## Trecho fornecido
Projetos desse tipo fragilizam
ainda mais as condições de funcionamento das instituições. Por um lado,
corroboram a tendência de separação entre IES de ensino e IES de pesquisa,
assim como acirram as divisões entre as áreas de conhecimento, sobretudo pela disputa
por recursos. Por outro lado, distanciam o país da construção de um efetivo
sistema nacional de educação (menos desigual e mais orgânico e adequado às
necessidades regionais). Também pioram as condições de trabalho dos servidores
e de estudo dos alunos, ao passo que se reduzem os espaços para contestação
institucional, uma vez que boa parte das IES públicas mantém estruturas
oligárquicas e anacrônicas, algumas com eleição indireta de dirigentes
(reitores e diretores) e composição de órgãos colegiados sem ampla
representação dos envolvidos (a USP, por exemplo). Nas particulares, a situação
é dramática: em 2009, 53% dos docentes eram horistas, enquanto 25,5% atuavam em
tempo parcial.

## Dados fornecidos
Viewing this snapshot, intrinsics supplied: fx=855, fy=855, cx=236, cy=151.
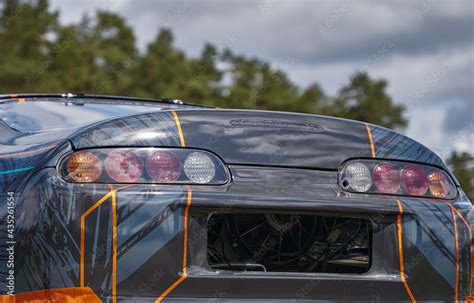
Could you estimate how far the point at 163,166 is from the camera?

## Enunciado
Responda com base no trecho sobre as instituições de ensino superior:
(a) Que tendência de separação os projetos desse tipo corroboram?
(b) Que instituição aparece como exemplo de órgãos colegiados sem ampla representação dos envolvidos?
(c) Em 2009, que porcentagem dos docentes das particulares era horista?

## Resposta
(a) A separação entre IES de ensino e IES de pesquisa.
(b) A USP.
(c) 53%.